- Directed by: M. Anand Raju
- Written by: M. Anand Raju
- Produced by: Ranvith Shivkumar Abhishek Kota
- Starring: Vijay Raghavendra;
- Cinematography: Uday Leela
- Edited by: Vijeth Chandra
- Music by: Suraj Jois
- Production company: Spandana Shrushti
- Release date: 28 April 2023;
- Country: India
- Language: Kannada

= Raaghu =

2023 Kannada-language film

Raaghu is a 2023 Indian Kannada-language crime thriller film directed by M. Anand Raju in his directorial debut. It stars Vijay Raghavendra in the lead role and the only actor appearing in the film while other supporting cast feature voice roles in the film.
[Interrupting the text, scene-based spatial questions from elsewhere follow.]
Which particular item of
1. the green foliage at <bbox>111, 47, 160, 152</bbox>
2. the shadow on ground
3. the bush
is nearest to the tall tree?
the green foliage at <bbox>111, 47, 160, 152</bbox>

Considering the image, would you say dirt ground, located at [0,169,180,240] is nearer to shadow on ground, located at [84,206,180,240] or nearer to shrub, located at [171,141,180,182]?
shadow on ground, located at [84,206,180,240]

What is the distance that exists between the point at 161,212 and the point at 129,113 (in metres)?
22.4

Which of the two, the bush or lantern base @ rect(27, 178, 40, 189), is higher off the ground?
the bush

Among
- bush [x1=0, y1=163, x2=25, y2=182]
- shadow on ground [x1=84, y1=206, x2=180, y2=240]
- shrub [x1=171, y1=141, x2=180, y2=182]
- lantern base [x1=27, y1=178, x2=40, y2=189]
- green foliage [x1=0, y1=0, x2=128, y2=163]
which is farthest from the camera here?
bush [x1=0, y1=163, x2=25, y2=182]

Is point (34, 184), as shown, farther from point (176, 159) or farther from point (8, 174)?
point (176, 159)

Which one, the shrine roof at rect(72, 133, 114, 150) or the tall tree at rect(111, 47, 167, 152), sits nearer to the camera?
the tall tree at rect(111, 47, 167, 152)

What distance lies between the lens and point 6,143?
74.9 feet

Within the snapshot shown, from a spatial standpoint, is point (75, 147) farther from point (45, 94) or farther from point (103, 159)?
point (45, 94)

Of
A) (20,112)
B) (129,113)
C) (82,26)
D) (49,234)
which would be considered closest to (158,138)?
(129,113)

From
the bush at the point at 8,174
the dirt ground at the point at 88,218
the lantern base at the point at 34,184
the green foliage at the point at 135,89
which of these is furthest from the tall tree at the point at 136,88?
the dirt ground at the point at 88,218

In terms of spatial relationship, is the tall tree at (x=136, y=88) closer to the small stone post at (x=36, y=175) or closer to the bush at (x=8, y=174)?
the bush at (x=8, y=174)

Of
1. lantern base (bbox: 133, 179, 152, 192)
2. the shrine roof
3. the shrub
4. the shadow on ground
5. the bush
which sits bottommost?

Raaghu was released on 28 April 2023 and received mixed reviews from critics.

== Cast ==
- Vijay Raghavendra as Raaghu

== Reception ==
Vinay Lokesh of The Times of India gave 2. 5 out of 5 stars and wrote "Director Anand Raj deserves credit for the experiment. However, there aren’t enough sequences to create those ‘wow’ moments and the story fails to make a mark. Even the message in the climax doesn’t salvage the film". A critic from The Hindu wrote that "The film is a gutsy attempt, yet it keeps you at arm’s length throughout its 93-minute runtime due to its poor entertainment quotient". A critic from Bangalore Mirror wrote that "It is worth a watch for families ((but leave the kids at home), and those who love thrillers, especially for Vijaya Raghavendra’s fans." A critic from The South First wrote that "If you are a fan of experimental films that are high in performance, Raaghu will certainly not leave you disappointed. Moreover, it comes with suspense for a good watch". A critic from Cinema Express wrote that "Anand Raj's attempt at a minimalist film with a solo act by Vijay Raghavendra is a commendable feat. For those tired of experiencing grandiose visuals, big action scenes, and exotic locations, this film provides a refreshing and different experience". A critic from OTTplay wrote that "The film, although painfully inept because of the inattentiveness on the writer-director's part, still has enough to hold your attention and keep you (mildly) interested till the very end".